TEXT SEGMENT:
Opinion

You Can Be Supportive of the Rioters and Angry With the Looters at the Same Time

Some of us can direct our righteous anger in two different directions at once. More of us need to develop that capability.


philadelphia looters protestors

Inside the Rite Aid at the Shoppes at La Salle in Germantown. Photograph by Sandy Smith

“A riot is the voice of the unheard.”

Most of you have probably heard this lesser-known Martin Luther King quote by now; the riots in Minneapolis have given it fresh relevance. A friend of mine, a young African-American man who takes a keen interest in civic affairs, uses it to try to explain to white people why these riots are taking place now.

This same person got upset about something else last night as a second curfew descended on the city. His target this time: The people who have turned the protests and riots into an illegal shopping spree.

Some of these people may have been among those who set fire to that Indian restaurant in Minneapolis whose owner taped a sign reading “Minority Owned” in its window. As he watched the fire on TV, the owner, Ruhel Islam, posted this on Facebook:

“Let my restaurant burn. Justice needs to be served, put the officers in jail.”

DATA BLOCK:
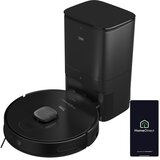Beko robosmart vrr 71414 vb robot usisivač sa posudom u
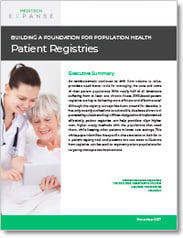 Ambulatory_Patient_Registries_thumbnail.png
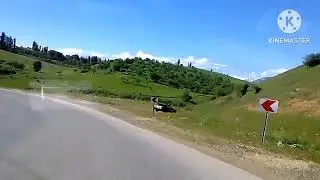 СУРА АНБИЯ Surah Al Anbiya    чтец Билял Дарбали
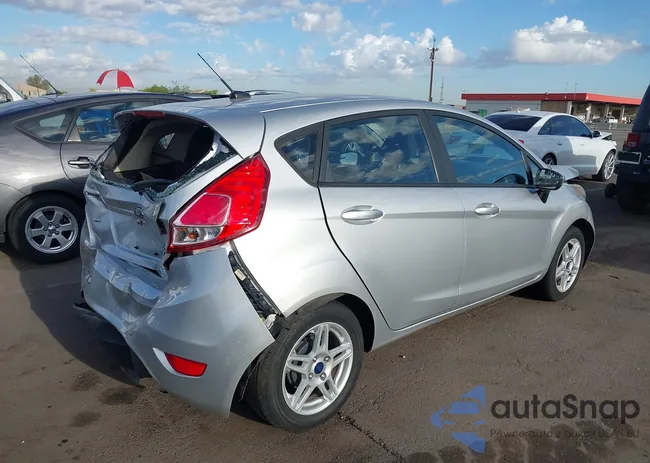 3FADP4EJ9JM107316: 42034174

WHAT THIS TASK INVOLVES:
Which people does the opinion piece on rioters and looters mention by name?

ANSWER TO THIS PROBLEM:
Sandy Smith, Martin Luther King, Ruhel Islam